Now if $M<1$ then we have $|a_i|^{\frac{1}{n}}\le M^{\frac{1}{n}}<1$ So $\lim\sup_{n\to \infty}|a_i|^{\frac{1}{n}}<1$

Else if $M\ge 1$ then let $M=1+k,k\ge 0$

We know,

$(1+k/n)^{n}\ge (1+k)$

$\Rightarrow (1+k/n)\ge (1+k)^{\frac{1}{n}}$

So we have ,

$|a_i|^{\frac{1}{n}}\le M^{\frac{1}{n}}\le (1+k)^{\frac{1}{n}}\le (1+k/n)$

$\Rightarrow \lim\sup_{n\to \infty}|a_i|^{\frac{1}{n}}\le \lim\sup_{n\to \infty}(1+k/n)=1$(As the limit of the sequence $(1+k/n)$ exists and is equal to 1 so $\lim\sup_{n\to \infty}(1+k/n)=1$)

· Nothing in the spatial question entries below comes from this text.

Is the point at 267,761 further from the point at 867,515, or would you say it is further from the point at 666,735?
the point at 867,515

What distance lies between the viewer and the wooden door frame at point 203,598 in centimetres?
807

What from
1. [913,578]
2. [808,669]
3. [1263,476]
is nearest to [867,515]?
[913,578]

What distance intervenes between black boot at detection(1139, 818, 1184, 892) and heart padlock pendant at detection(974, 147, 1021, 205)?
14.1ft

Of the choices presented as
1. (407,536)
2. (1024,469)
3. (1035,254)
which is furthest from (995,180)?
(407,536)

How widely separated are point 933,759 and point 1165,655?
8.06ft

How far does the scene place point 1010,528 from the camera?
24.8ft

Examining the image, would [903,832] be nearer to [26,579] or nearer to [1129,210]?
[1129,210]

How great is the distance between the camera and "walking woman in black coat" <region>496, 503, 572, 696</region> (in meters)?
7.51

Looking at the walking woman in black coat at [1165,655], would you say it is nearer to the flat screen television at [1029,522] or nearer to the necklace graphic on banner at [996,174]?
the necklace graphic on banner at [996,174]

So we have $\lim\sup_{n\to \infty}|a_i|^{\frac{1}{n}}\le 1$

$\Rightarrow \displaystyle \frac{1}{\lim\sup_{n\to \infty}|a_i|^{\frac{1}{n}}}\ge 1$

$\Rightarrow R\ge 1$(Here R is the radius of convergence).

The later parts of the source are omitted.